> Task description:
Copy each line of the listing where the word "using" can be found.

> Material for the task:
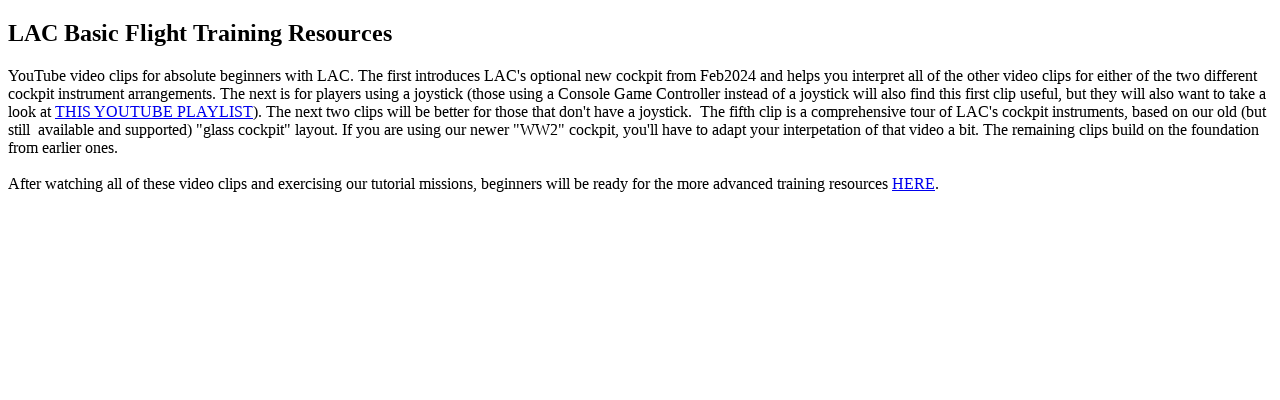

--- FILE ---
content_type: text/html
request_url: https://askmisterwizard.com/2019/LinuxAirCombat/Lac%20Basic%20Flight%20Training%20Resources.htm
body_size: 1542
content:
<!DOCTYPE html PUBLIC "-//W3C//DTD HTML 4.01//EN" "http://www.w3.org/TR/html4/strict.dtd">
<html><head>


  
  <meta content="text/html; charset=ISO-8859-1" http-equiv="content-type"><title>Lac Basic Flight Training Resources</title></head><body>
<h2>LAC Basic Flight Training Resources</h2>

YouTube video clips for absolute beginners with LAC. The first
introduces LAC's optional new cockpit from Feb2024 and helps you
interpret all of the other video clips for either of the two different
cockpit instrument arrangements. The next is
for players using a joystick (those using a Console Game Controller
instead of a joystick will also find this first clip useful, but they
will also want to take a look at <a href="https://www.youtube.com/watch?v=6bcpA8Uws8M&amp;list=PL1IYes9MY6lLWfcNzU5acr9QWdXYY5KeS" target="_top">THIS YOUTUBE PLAYLIST</a>). The next two clips will be
better for
those that don't have a joystick.&nbsp; The fifth clip is a
comprehensive
tour of LAC's cockpit instruments, based on our old (but still&nbsp;
available and supported) "glass cockpit" layout. If you are using
our newer "WW2" cockpit, you'll have to adapt your interpetation of
that video a bit. The remaining clips build on the
foundation from earlier ones.<br>
<br>
After watching all of these video clips and exercising our tutorial
missions, beginners will be ready for the more advanced training
resources <a href="Lac%20Advanced%20Flight%20Training.htm" target="_top">HERE</a>.<br>

<iframe src="https://www.youtube.com/embed/FJo5Q-GP25M?si=CULg3AIjIt98Hc65" title="YouTube video player" allow="accelerometer; autoplay; clipboard-write; encrypted-media; gyroscope; picture-in-picture; web-share" allowfullscreen="" frameborder="0" height="270" width="480"></iframe>&nbsp;
<iframe src="https://www.youtube.com/embed/-qi2l6wMNmU" allow="accelerometer; autoplay; encrypted-media; gyroscope; picture-in-picture" allowfullscreen="" frameborder="0" height="270" width="480"></iframe>&nbsp;
<iframe src="https://www.youtube.com/embed/be-2P4lkNQs" allow="accelerometer; autoplay; encrypted-media; gyroscope; picture-in-picture" allowfullscreen="" frameborder="0" height="270" width="480"></iframe>&nbsp;
<iframe src="https://www.youtube.com/embed/duJWxOLDya4" allow="accelerometer; autoplay; encrypted-media; gyroscope; picture-in-picture" allowfullscreen="" frameborder="0" height="270" width="480"></iframe>&nbsp;
<iframe src="https://www.youtube.com/embed/T6cOSV2OFkw" allow="accelerometer; autoplay; clipboard-write; encrypted-media; gyroscope; picture-in-picture" allowfullscreen="" frameborder="0" height="270" width="480"></iframe>&nbsp;
<iframe src="https://www.youtube.com/embed/hqOn-zOsIds?list=PL1IYes9MY6lIS9Yqm5diYC3t3NGW4xPcZ" allow="accelerometer; autoplay; encrypted-media; gyroscope; picture-in-picture" allowfullscreen="" frameborder="0" height="270" width="480"></iframe>&nbsp;
<iframe src="https://www.youtube.com/embed/7uQpMguHVZs" allow="accelerometer; autoplay; encrypted-media; gyroscope; picture-in-picture" allowfullscreen="" frameborder="0" height="270" width="480"></iframe>&nbsp;
<iframe src="https://www.youtube.com/embed/35zITB49Y-M" allow="accelerometer; autoplay; encrypted-media; gyroscope; picture-in-picture" allowfullscreen="" frameborder="0" height="270" width="480"></iframe>&nbsp;
<iframe src="https://www.youtube.com/embed/eokgzmSn9ag" allow="accelerometer; autoplay; encrypted-media; gyroscope; picture-in-picture" allowfullscreen="" frameborder="0" height="270" width="480"></iframe>&nbsp;
<iframe src="https://www.youtube.com/embed/pCi-DvzzN4Y?si=PgKxcLNfDGU6skim" title="YouTube video player" allow="accelerometer; autoplay; clipboard-write; encrypted-media; gyroscope; picture-in-picture; web-share" allowfullscreen="" frameborder="0" height="279" width="480"></iframe>&nbsp;
<iframe src="https://www.youtube.com/embed/JQPF37EuZTY?si=IzDazQ3u08g_Ogqv" title="YouTube video player" allow="accelerometer; autoplay; clipboard-write; encrypted-media; gyroscope; picture-in-picture; web-share" allowfullscreen="" frameborder="0" height="279" width="480"></iframe>
<br>

<br>

<br>

Finally, here's a video clip showing how all of the basics are used in
combat, featuring our simple, offline, "FIGHTERS" tutorial mission, and
illustrating the optional, updated version of our cockpit instruments:<br>

<br>

<iframe src="https://www.youtube.com/embed/pI0mLfUPCW4?si=4CEKoQH4Pa1_9uRZ" title="YouTube video player" allow="accelerometer; autoplay; clipboard-write; encrypted-media; gyroscope; picture-in-picture; web-share" allowfullscreen="" frameborder="0" height="270" width="480"></iframe>&nbsp;
<br>

<br>

That video clip illustrates some more advanced concepts and techniques.
To help you master those, continue your training with our <a href="https://askmisterwizard.com/2019/LinuxAirCombat/Lac%20Advanced%20Flight%20Training.htm" target="_top">LAC Advanced Flight
Training page</a>.<br>

<br>

</body></html>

> Answer to this exercise:
for players using a joystick (those using a Console Game Controller
available and supported) "glass cockpit" layout. If you are using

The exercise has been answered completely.